» **Source text**:
The Omnibus Budget Reconciliation Act of 1993 (OBRA '93) has placed the limit on
compensation which may be taken into account under a defined benefit plan
reducing it from $235,840 in 1993 to $150,000 beginning in 1994.  This new limit
will increase with inflation, but only when inflation permits a full $10,000
increase.  Only future accruals will be affected by the $150,000 compensation
limit.

As of January 1, 1996, Richard M. Linder and A. Richard Pugh were credited with
21 and 14 years of service, respectively.  (Richard M. Linder retired as of
March 1, 1996).

The Bank has also adopted a Supplemental Pension Plan for Mr. Linder.  Pursuant
to such Plan, as of March 1, 1996, Mr. Linder is receiving payments which, when
added to his pension under the Bank's pension plan and the primary Social
Security amount, increase his pension benefits to 65% of his final compensation
as determined under the Bank's pension plan.  The Bank adopted a Supplemental
Pension Plan for Mr. Pugh on January 1, 1995 which contains substantially
similar terms as Mr. Linder's Supplemental Pension Plan except that, under Mr.
Pugh's Plan, Mr. Pugh will be entitled to payments which increase his pension
benefits to 65% of his highest annual average compensation in three of his last
five years as an employee of the Bank.

Salary Deferral Plan

The Bank has a Salary Deferral Plan ("Plan") for employees who have completed 1
year of service, attained the age of 21 and receive eligible credit for each
year of service in which they complete at least 1,000 hours.  Eligible employees
are permitted to make, by means of payroll deductions, annual contributions up
to the annual maximum of their gross compensation as determined from time to
time by Internal Revenue Service regulations.  These contributions constitute a
salary reduction for Federal income tax purposes until distribution from the
Plan.  The Bank will contribute an amount equal to 25% of the first 6% of these
contributions allocated to each participating employee in proportion to their
contribution.  The amount of contribution made by the Bank is fully vested in
each participating employee.  All contributions are invested in either a
principal stabilization fund, fixed income fund or equity fund as directed by
the participant.  Investment earnings and Bank contributions are not subject to
Federal income tax until distributed to the participant.  The benefits are
generally payable following retirement, disability, death, hardship or





















13<PAGE>

termination of employment; however, in the event of a voluntary withdrawal for
hardship, the amount is limited to the amount of voluntary employee
contributions to date.  The Bank's matching contribution for the plan year 1995
to Richard M. Linder and A. Richard Pugh are included in the Summary
Compensation Table.

» **What you need to do**:
**1.** Using the bank benefits text, explain in one to three sentences how Mr. Linder's Supplemental Pension Plan payments bring his pension benefits to their stated level.
**2.** According to the bank benefits text, what amount does the Bank contribute in relation to employee contributions under the Salary Deferral Plan?
**3.** Extract from the bank benefits text the passage running from "The Omnibus Budget" to "March 1, 1996).".
The lines that come next are separate material unrelated to the bank benefits text.

» **Provided data**:
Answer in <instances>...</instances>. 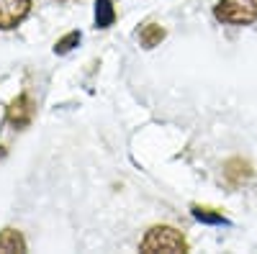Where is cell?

» **Solutions for each task**:
**1.** Since March 1, 1996, Mr. Linder has been receiving payments under his Supplemental Pension Plan. These payments are added to his pension under the Bank's pension plan and to the primary Social Security amount. Together they raise his pension benefits to 65% of his final compensation as determined under the Bank's pension plan.

**2.** The Bank contributes an amount equal to 25% of the first 6% of those contributions.

**3.**
The Omnibus Budget Reconciliation Act of 1993 (OBRA '93) has placed the limit on
compensation which may be taken into account under a defined benefit plan
reducing it from $235,840 in 1993 to $150,000 beginning in 1994.  This new limit
will increase with inflation, but only when inflation permits a full $10,000
increase.  Only future accruals will be affected by the $150,000 compensation
limit.

As of January 1, 1996, Richard M. Linder and A. Richard Pugh were credited with
21 and 14 years of service, respectively.  (Richard M. Linder retired as of
March 1, 1996).